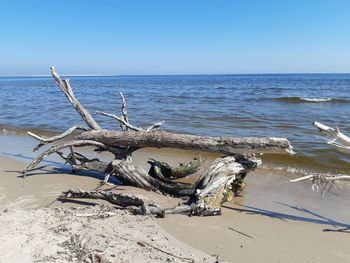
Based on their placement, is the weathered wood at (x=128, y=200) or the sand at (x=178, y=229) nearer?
the sand at (x=178, y=229)

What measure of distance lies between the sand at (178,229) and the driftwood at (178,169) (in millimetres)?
177

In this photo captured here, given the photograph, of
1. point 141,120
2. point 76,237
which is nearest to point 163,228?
point 76,237

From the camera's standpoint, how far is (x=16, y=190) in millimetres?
5672

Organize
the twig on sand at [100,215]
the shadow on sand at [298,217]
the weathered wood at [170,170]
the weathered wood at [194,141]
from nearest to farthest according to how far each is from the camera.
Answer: the twig on sand at [100,215]
the shadow on sand at [298,217]
the weathered wood at [194,141]
the weathered wood at [170,170]

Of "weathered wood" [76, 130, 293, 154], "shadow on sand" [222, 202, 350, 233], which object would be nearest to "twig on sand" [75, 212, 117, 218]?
"shadow on sand" [222, 202, 350, 233]

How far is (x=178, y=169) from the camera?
635 cm

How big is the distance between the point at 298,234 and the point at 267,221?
19.3 inches

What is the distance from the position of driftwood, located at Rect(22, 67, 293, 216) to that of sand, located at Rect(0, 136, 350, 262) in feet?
0.58

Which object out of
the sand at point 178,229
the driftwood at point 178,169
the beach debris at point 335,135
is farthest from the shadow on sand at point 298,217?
the beach debris at point 335,135

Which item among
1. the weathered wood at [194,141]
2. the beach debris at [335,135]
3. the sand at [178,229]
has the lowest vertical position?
the sand at [178,229]

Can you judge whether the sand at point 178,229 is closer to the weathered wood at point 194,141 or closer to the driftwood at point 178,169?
the driftwood at point 178,169

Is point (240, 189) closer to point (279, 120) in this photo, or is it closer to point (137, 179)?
point (137, 179)

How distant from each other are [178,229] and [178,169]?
2139 mm

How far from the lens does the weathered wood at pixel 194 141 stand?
5430 millimetres
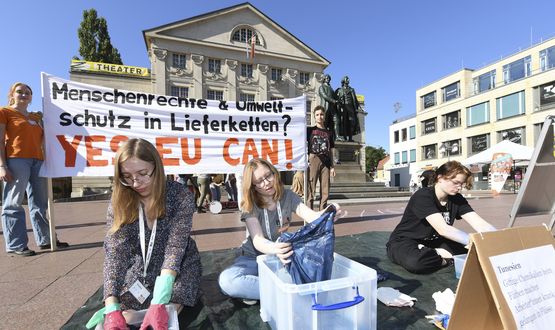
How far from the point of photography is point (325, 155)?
537cm

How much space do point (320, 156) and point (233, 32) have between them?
2893 centimetres

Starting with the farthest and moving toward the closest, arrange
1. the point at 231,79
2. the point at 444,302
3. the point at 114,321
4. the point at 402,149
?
the point at 402,149, the point at 231,79, the point at 444,302, the point at 114,321

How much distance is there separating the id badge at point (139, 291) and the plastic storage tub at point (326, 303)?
2.30ft

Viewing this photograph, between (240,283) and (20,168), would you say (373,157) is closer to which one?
(20,168)

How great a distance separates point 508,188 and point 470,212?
82.4 ft

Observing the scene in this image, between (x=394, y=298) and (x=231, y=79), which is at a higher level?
(x=231, y=79)

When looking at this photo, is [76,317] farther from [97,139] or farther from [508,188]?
[508,188]

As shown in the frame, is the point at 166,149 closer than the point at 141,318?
No

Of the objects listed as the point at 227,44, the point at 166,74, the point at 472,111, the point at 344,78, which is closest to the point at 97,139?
the point at 344,78

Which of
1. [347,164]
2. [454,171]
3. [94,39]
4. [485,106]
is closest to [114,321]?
[454,171]

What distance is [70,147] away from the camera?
383 centimetres

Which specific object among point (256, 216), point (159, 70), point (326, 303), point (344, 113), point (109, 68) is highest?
point (109, 68)

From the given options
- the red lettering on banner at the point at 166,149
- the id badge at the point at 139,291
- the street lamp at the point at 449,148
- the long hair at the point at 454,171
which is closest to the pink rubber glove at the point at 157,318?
the id badge at the point at 139,291

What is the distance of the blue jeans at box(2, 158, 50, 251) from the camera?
338cm
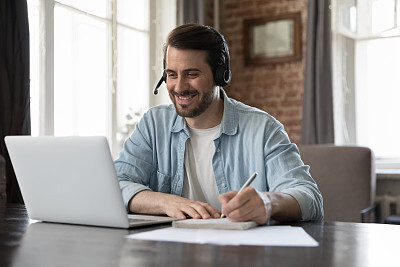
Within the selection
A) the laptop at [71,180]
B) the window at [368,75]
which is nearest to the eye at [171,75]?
the laptop at [71,180]

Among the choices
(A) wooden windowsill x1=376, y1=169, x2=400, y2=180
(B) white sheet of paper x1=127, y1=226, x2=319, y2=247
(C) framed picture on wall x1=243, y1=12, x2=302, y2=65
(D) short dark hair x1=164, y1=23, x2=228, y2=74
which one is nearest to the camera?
(B) white sheet of paper x1=127, y1=226, x2=319, y2=247

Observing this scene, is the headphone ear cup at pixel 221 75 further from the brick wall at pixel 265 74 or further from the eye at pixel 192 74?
the brick wall at pixel 265 74

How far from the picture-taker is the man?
5.70 ft

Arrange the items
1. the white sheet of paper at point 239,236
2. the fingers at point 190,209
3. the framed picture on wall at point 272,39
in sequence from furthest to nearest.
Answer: the framed picture on wall at point 272,39 < the fingers at point 190,209 < the white sheet of paper at point 239,236

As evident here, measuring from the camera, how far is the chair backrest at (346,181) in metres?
2.95

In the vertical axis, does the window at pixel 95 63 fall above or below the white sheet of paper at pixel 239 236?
above

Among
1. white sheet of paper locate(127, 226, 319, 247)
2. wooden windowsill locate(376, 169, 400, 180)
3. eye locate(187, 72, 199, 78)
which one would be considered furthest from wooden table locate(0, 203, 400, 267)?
wooden windowsill locate(376, 169, 400, 180)

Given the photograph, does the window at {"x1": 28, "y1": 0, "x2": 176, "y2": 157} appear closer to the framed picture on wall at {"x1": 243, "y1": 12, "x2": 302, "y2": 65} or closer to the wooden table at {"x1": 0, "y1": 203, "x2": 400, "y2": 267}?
the framed picture on wall at {"x1": 243, "y1": 12, "x2": 302, "y2": 65}

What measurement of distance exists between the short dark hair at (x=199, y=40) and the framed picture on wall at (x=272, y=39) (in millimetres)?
2650

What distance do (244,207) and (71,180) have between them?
443 mm

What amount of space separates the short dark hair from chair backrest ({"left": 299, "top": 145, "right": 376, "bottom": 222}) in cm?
147

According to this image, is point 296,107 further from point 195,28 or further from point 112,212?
point 112,212

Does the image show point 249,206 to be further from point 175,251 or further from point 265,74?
point 265,74

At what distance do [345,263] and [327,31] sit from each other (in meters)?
3.52
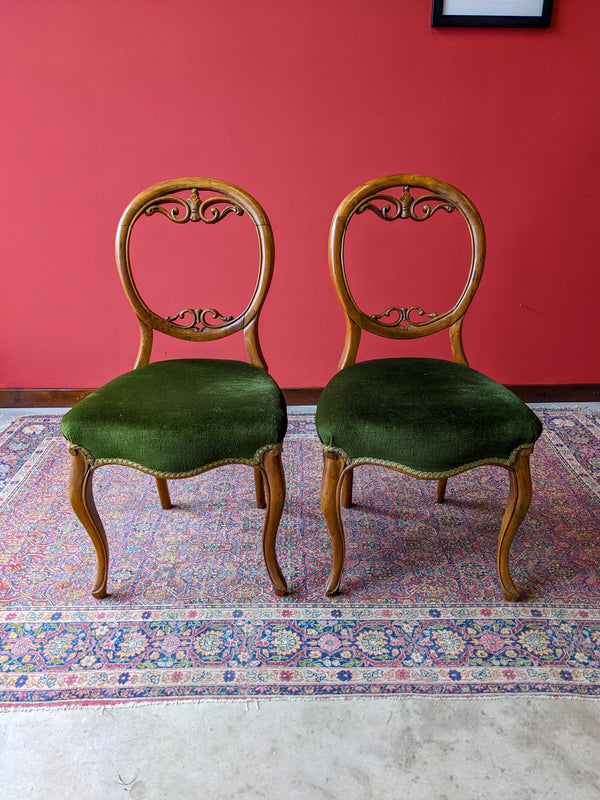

** Job **
Rewrite all the entries above, substituting "lens" for every "camera" and changing nothing else. Leave out the pictures.

** Exercise answer **
Based on their placement, is the weathered wood at (x=128, y=200) or the sand at (x=178, y=229) nearer?
the sand at (x=178, y=229)

What measure of distance lies between the sand at (178,229) and the driftwood at (178,169) (in millimetres)?
177

In this photo captured here, given the photograph, of
1. point 141,120
2. point 76,237
which is nearest to point 163,228?
point 76,237

From the lens's standpoint, how far is (x=16, y=190) in millimetres?
5672

Organize
the twig on sand at [100,215]
the shadow on sand at [298,217]
the weathered wood at [170,170]
the weathered wood at [194,141]
from nearest to farthest according to how far each is from the lens.
Answer: the twig on sand at [100,215]
the shadow on sand at [298,217]
the weathered wood at [194,141]
the weathered wood at [170,170]

Of "weathered wood" [76, 130, 293, 154], "shadow on sand" [222, 202, 350, 233], which object would be nearest to "twig on sand" [75, 212, 117, 218]?
"shadow on sand" [222, 202, 350, 233]

How far is (x=178, y=169) from the lens?
635 cm

How big is the distance between the point at 298,234 and the point at 267,221?
19.3 inches

What is the distance from the position of driftwood, located at Rect(22, 67, 293, 216) to that of sand, located at Rect(0, 136, 350, 262) in feet?
0.58

Which object out of
the sand at point 178,229
the driftwood at point 178,169
the beach debris at point 335,135
is farthest from the shadow on sand at point 298,217?
the beach debris at point 335,135

Which item among
1. the weathered wood at [194,141]
2. the beach debris at [335,135]
3. the sand at [178,229]
has the lowest vertical position?
the sand at [178,229]

Can you judge whether the sand at point 178,229 is closer to the weathered wood at point 194,141 or closer to the driftwood at point 178,169?
the driftwood at point 178,169

Is point (240, 189) closer to point (279, 120) in this photo, or is it closer to point (137, 179)?
point (137, 179)

How distant from each other are [178,229] and [178,169]?
2139 mm

How far from the lens does the weathered wood at pixel 194 141 stand?
5430 millimetres
How far from the point of photography is point (325, 155)?
537cm

How much space do point (320, 156) and point (233, 32) have between them?
2893 centimetres

Starting with the farthest and moving toward the closest, arrange
1. the point at 231,79
2. the point at 444,302
3. the point at 114,321
4. the point at 402,149
?
the point at 402,149, the point at 231,79, the point at 444,302, the point at 114,321

How much distance is there separating the id badge at point (139, 291) and the plastic storage tub at point (326, 303)?
2.30ft

Viewing this photograph, between (240,283) and (20,168), would you say (373,157) is closer to which one?
(20,168)

How great a distance separates point 508,188 and point 470,212?
82.4 ft

Observing the scene in this image, between (x=394, y=298) and (x=231, y=79), which is at a higher level?
(x=231, y=79)

When looking at this photo, is [76,317] farther from [97,139] or farther from [508,188]?
[508,188]

As shown in the frame, is the point at 166,149 closer than the point at 141,318?
No

Of the objects listed as the point at 227,44, the point at 166,74, the point at 472,111, the point at 344,78, which is closest to the point at 97,139?
the point at 344,78

Which of
1. [347,164]
2. [454,171]
3. [94,39]
4. [485,106]
is closest to [114,321]?
[454,171]

What distance is [70,147] away from the lens?
383 centimetres

Which specific object among point (256, 216), point (159, 70), point (326, 303), point (344, 113), point (109, 68) is highest?
point (109, 68)

From the given options
- the red lettering on banner at the point at 166,149
- the id badge at the point at 139,291
- the street lamp at the point at 449,148
- the long hair at the point at 454,171
which is closest to the pink rubber glove at the point at 157,318?
the id badge at the point at 139,291

What is the distance of the blue jeans at box(2, 158, 50, 251) from the lens?
338cm
Within the selection
A) the laptop at [71,180]
B) the window at [368,75]
which is nearest to the eye at [171,75]?
the laptop at [71,180]

Among the choices
(A) wooden windowsill x1=376, y1=169, x2=400, y2=180
(B) white sheet of paper x1=127, y1=226, x2=319, y2=247
(C) framed picture on wall x1=243, y1=12, x2=302, y2=65
(D) short dark hair x1=164, y1=23, x2=228, y2=74
which one is nearest to the lens?
(B) white sheet of paper x1=127, y1=226, x2=319, y2=247

Observing this scene, is the headphone ear cup at pixel 221 75 further from the brick wall at pixel 265 74 or further from the eye at pixel 192 74?
the brick wall at pixel 265 74

How far from the picture-taker is the man?
5.70 ft

Arrange the items
1. the white sheet of paper at point 239,236
2. the fingers at point 190,209
3. the framed picture on wall at point 272,39
in sequence from furthest to nearest.
Answer: the framed picture on wall at point 272,39 < the fingers at point 190,209 < the white sheet of paper at point 239,236

As evident here, measuring from the lens, how far is the chair backrest at (346,181) in metres?
2.95

In the vertical axis, does the window at pixel 95 63 fall above or below the white sheet of paper at pixel 239 236?
above

Among
1. white sheet of paper locate(127, 226, 319, 247)
2. wooden windowsill locate(376, 169, 400, 180)
3. eye locate(187, 72, 199, 78)
which one would be considered furthest from wooden table locate(0, 203, 400, 267)?
wooden windowsill locate(376, 169, 400, 180)

Given the photograph, does the window at {"x1": 28, "y1": 0, "x2": 176, "y2": 157} appear closer to the framed picture on wall at {"x1": 243, "y1": 12, "x2": 302, "y2": 65} or closer to the wooden table at {"x1": 0, "y1": 203, "x2": 400, "y2": 267}?
the framed picture on wall at {"x1": 243, "y1": 12, "x2": 302, "y2": 65}

What measurement of distance exists between the short dark hair at (x=199, y=40) and the framed picture on wall at (x=272, y=39) (in millimetres)?
2650

What distance do (244,207) and (71,180) have between them?
443 mm

What amount of space separates the short dark hair from chair backrest ({"left": 299, "top": 145, "right": 376, "bottom": 222}) in cm?
147

According to this image, is point 296,107 further from point 195,28 or further from point 112,212?
point 112,212

Does the image show point 249,206 to be further from point 175,251 or further from point 265,74?
point 265,74

At what distance do [345,263] and [327,31] sit from each other (in meters)?
3.52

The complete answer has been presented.